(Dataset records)
........

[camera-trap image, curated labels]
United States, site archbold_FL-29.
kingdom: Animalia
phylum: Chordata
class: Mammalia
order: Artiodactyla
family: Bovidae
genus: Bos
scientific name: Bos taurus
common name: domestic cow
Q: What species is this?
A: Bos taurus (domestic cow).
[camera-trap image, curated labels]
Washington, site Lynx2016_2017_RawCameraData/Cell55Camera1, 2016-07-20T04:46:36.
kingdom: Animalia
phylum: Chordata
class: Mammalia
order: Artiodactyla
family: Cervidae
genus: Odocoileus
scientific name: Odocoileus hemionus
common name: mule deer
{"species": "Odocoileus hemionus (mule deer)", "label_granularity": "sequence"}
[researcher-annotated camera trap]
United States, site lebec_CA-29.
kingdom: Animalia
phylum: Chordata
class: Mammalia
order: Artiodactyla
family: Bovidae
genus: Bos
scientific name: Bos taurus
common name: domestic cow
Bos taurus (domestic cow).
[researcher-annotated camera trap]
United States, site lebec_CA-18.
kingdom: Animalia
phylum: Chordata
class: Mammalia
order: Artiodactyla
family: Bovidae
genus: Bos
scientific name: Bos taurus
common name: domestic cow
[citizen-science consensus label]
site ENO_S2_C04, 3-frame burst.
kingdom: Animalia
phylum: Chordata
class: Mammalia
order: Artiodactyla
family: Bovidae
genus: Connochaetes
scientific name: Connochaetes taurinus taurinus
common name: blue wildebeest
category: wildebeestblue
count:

........

● What you need to do:
Retype each record, matching it exactly.

● Answer space:
[camera-trap image, curated labels]
United States, site archbold_FL-29.
kingdom: Animalia
phylum: Chordata
class: Mammalia
order: Artiodactyla
family: Bovidae
genus: Bos
scientific name: Bos taurus
common name: domestic cow
Q: What species is this?
A: Bos taurus (domestic cow).
[camera-trap image, curated labels]
Washington, site Lynx2016_2017_RawCameraData/Cell55Camera1, 2016-07-20T04:46:36.
kingdom: Animalia
phylum: Chordata
class: Mammalia
order: Artiodactyla
family: Cervidae
genus: Odocoileus
scientific name: Odocoileus hemionus
common name: mule deer
{"species": "Odocoileus hemionus (mule deer)", "label_granularity": "sequence"}
[researcher-annotated camera trap]
United States, site lebec_CA-29.
kingdom: Animalia
phylum: Chordata
class: Mammalia
order: Artiodactyla
family: Bovidae
genus: Bos
scientific name: Bos taurus
common name: domestic cow
Bos taurus (domestic cow).
[researcher-annotated camera trap]
United States, site lebec_CA-18.
kingdom: Animalia
phylum: Chordata
class: Mammalia
order: Artiodactyla
family: Bovidae
genus: Bos
scientific name: Bos taurus
common name: domestic cow
[citizen-science consensus label]
site ENO_S2_C04, 3-frame burst.
kingdom: Animalia
phylum: Chordata
class: Mammalia
order: Artiodactyla
family: Bovidae
genus: Connochaetes
scientific name: Connochaetes taurinus taurinus
common name: blue wildebeest
category: wildebeestblue
count:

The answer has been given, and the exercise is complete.